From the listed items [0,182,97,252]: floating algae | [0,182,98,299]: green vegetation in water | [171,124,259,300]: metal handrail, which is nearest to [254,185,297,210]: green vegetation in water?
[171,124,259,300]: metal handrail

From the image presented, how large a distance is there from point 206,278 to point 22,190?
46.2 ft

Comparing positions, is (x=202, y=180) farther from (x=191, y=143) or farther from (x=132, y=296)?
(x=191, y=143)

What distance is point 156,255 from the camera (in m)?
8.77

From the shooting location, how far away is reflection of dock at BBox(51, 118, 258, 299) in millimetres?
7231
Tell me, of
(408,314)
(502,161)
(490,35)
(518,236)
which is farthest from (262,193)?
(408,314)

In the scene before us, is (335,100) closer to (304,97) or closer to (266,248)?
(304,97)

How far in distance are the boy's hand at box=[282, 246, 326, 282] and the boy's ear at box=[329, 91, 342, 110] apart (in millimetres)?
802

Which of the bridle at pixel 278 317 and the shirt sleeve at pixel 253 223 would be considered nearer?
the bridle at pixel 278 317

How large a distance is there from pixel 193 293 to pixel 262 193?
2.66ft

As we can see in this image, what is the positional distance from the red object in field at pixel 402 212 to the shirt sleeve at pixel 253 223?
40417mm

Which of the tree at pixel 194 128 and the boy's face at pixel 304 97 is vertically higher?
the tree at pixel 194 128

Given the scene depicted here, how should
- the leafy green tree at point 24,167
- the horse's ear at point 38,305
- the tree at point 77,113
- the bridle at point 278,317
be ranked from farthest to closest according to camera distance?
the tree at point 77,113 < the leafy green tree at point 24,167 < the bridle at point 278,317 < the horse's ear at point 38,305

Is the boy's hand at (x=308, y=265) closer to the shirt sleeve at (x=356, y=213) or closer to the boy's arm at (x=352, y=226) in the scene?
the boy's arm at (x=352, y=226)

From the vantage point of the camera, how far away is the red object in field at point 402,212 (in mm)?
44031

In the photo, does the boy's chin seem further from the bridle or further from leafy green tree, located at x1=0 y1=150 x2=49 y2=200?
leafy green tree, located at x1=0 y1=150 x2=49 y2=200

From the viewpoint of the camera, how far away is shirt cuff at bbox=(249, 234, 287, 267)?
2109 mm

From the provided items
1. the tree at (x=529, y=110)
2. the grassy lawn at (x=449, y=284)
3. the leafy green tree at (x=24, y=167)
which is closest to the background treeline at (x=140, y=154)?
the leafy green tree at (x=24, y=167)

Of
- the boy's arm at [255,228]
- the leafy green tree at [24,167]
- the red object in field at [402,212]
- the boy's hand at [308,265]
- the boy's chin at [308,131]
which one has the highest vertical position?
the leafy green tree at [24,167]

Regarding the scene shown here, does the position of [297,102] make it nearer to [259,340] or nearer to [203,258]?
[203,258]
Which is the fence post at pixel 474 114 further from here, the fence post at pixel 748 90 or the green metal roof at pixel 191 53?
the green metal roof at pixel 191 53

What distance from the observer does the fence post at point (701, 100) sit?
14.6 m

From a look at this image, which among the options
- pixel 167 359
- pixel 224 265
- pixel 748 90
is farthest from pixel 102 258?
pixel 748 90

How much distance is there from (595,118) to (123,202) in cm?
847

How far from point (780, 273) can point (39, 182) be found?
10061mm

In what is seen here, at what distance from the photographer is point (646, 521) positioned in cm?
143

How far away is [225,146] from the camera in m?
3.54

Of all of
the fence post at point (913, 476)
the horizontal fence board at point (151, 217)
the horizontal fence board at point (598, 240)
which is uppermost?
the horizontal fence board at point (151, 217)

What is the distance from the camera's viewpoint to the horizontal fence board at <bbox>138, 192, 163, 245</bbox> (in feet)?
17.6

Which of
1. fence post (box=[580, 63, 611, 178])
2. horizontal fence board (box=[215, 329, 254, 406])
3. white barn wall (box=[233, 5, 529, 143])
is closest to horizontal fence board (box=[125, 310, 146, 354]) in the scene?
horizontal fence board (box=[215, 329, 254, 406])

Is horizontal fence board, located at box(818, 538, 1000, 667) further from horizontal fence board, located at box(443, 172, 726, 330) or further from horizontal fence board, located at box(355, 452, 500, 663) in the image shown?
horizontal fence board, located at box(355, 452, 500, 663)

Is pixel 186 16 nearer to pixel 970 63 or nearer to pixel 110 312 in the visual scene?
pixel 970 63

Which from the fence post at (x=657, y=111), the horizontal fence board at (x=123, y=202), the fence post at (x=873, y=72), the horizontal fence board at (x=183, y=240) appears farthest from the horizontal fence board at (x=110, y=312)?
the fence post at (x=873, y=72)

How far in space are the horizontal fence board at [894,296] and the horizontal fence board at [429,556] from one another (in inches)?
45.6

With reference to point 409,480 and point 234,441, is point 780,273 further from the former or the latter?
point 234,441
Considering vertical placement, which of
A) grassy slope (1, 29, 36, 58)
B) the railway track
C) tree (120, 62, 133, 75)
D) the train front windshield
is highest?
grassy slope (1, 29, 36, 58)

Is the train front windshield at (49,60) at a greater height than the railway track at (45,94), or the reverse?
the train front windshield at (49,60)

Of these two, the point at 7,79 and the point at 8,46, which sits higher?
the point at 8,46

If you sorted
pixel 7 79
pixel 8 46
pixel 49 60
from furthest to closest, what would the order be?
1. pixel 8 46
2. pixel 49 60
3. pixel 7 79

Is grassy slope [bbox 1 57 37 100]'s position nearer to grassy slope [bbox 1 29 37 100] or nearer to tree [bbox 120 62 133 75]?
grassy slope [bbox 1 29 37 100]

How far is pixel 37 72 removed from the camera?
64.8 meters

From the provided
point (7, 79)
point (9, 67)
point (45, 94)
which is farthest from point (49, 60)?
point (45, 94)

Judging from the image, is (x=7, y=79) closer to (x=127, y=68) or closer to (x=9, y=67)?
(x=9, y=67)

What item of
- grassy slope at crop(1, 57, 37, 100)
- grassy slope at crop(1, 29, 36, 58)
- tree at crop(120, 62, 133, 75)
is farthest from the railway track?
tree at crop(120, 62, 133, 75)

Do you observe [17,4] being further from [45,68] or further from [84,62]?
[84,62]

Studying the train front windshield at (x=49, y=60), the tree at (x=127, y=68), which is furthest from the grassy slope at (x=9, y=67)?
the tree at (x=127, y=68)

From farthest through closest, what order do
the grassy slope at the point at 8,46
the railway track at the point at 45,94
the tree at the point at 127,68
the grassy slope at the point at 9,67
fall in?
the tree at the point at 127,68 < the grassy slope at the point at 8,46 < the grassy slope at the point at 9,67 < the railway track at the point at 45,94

○ ○ ○ ○ ○

> [What to produce]: Reproduce the stretch from the line containing "How far is pixel" through the end of the entries, word for word.

> [The response]:
How far is pixel 37 72 removed from the camera?
64.8 meters

From the provided
point (7, 79)
point (9, 67)
point (45, 94)
which is farthest from point (49, 60)?
point (45, 94)

Judging from the image, is (x=7, y=79) closer to (x=127, y=68) or closer to (x=9, y=67)?
(x=9, y=67)

What item of
- grassy slope at crop(1, 57, 37, 100)
- grassy slope at crop(1, 29, 36, 58)
- tree at crop(120, 62, 133, 75)
is farthest from the railway track?
tree at crop(120, 62, 133, 75)

Do you observe [17,4] being further from [45,68] or further from [84,62]?
[84,62]

Studying the train front windshield at (x=49, y=60), the tree at (x=127, y=68), which is furthest from the grassy slope at (x=9, y=67)?
the tree at (x=127, y=68)

From farthest through closest, what order do
the grassy slope at the point at 8,46
the railway track at the point at 45,94
the tree at the point at 127,68
the grassy slope at the point at 9,67
fall in?
the tree at the point at 127,68 < the grassy slope at the point at 8,46 < the grassy slope at the point at 9,67 < the railway track at the point at 45,94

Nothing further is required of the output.